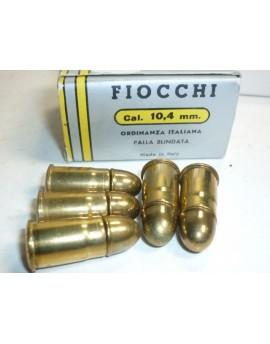 Fiocchi 10.4 Ord Italia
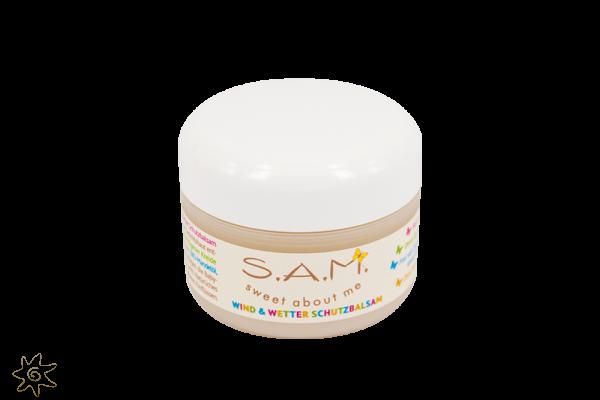 S.A.M. Wind & Wetter Schutzbalsam (50 ml)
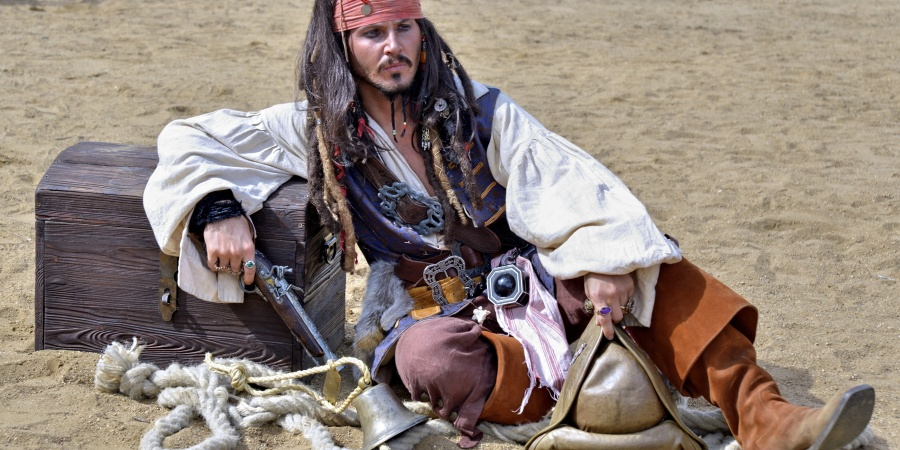 80+ Hilarious, Laugh Out Loud Pirate Jokes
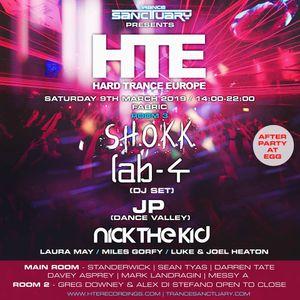 Lab4 - Trance Sanctuary's 8th Birthday, London - Hard Trance Europe Arena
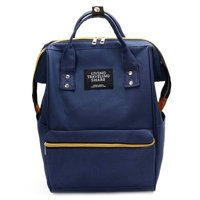 Travel Share Fashion Backpack (Blue):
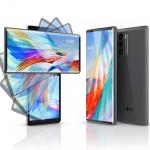 Lanzamiento del teléfono LG Wing 5G con pantallas giratorias en India
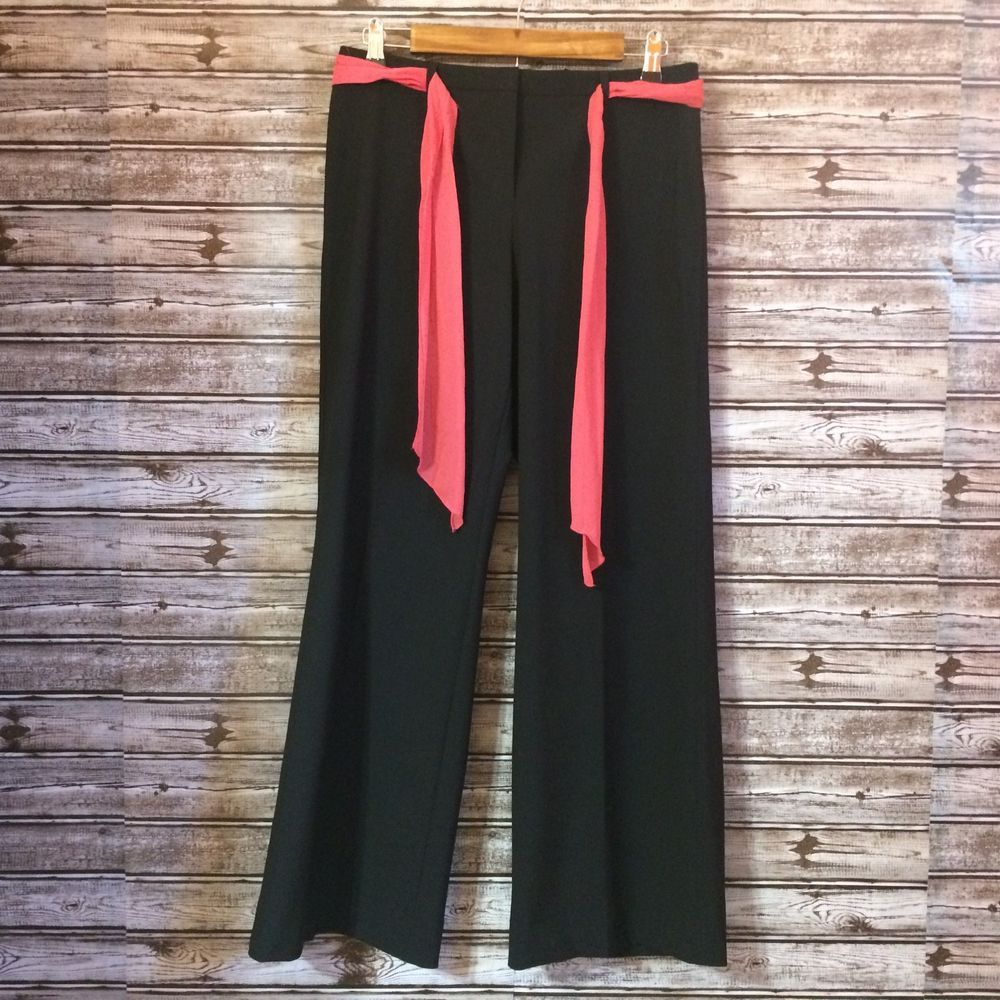 0b40e56b2d8bf THE LIMITED Dress Pants Womens Size 6 Short Stretch Black Wide Leg Career  Work #fashion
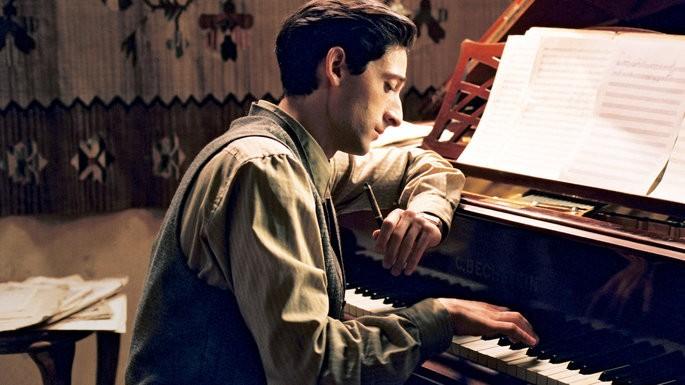 9 The Pianist Peliculas Guerra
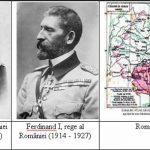 Un secol de la intrarea României în Primul Război Mondial (15 / 28 august 1916)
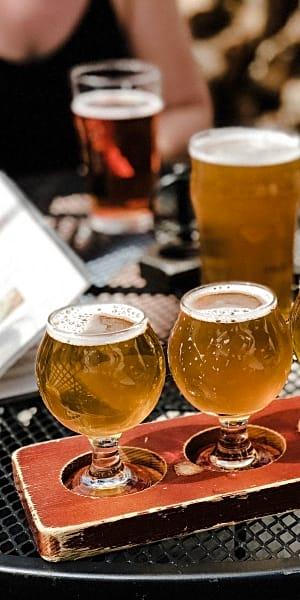 restaurants-with-beer-in-park-city-utah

_ASSIGNMENT_
Using the data above, write out every line exactly, leaving the images behind.

_RESULT_
 Fiocchi 10.4 Ord Italia
 S.A.M. Wind & Wetter Schutzbalsam (50 ml)
 80+ Hilarious, Laugh Out Loud Pirate Jokes
 Lab4 - Trance Sanctuary's 8th Birthday, London - Hard Trance Europe Arena
 Travel Share Fashion Backpack (Blue):
 Lanzamiento del teléfono LG Wing 5G con pantallas giratorias en India
 0b40e56b2d8bf THE LIMITED Dress Pants Womens Size 6 Short Stretch Black Wide Leg Career  Work #fashion
 9 The Pianist Peliculas Guerra
 Un secol de la intrarea României în Primul Război Mondial (15 / 28 august 1916)
 restaurants-with-beer-in-park-city-utah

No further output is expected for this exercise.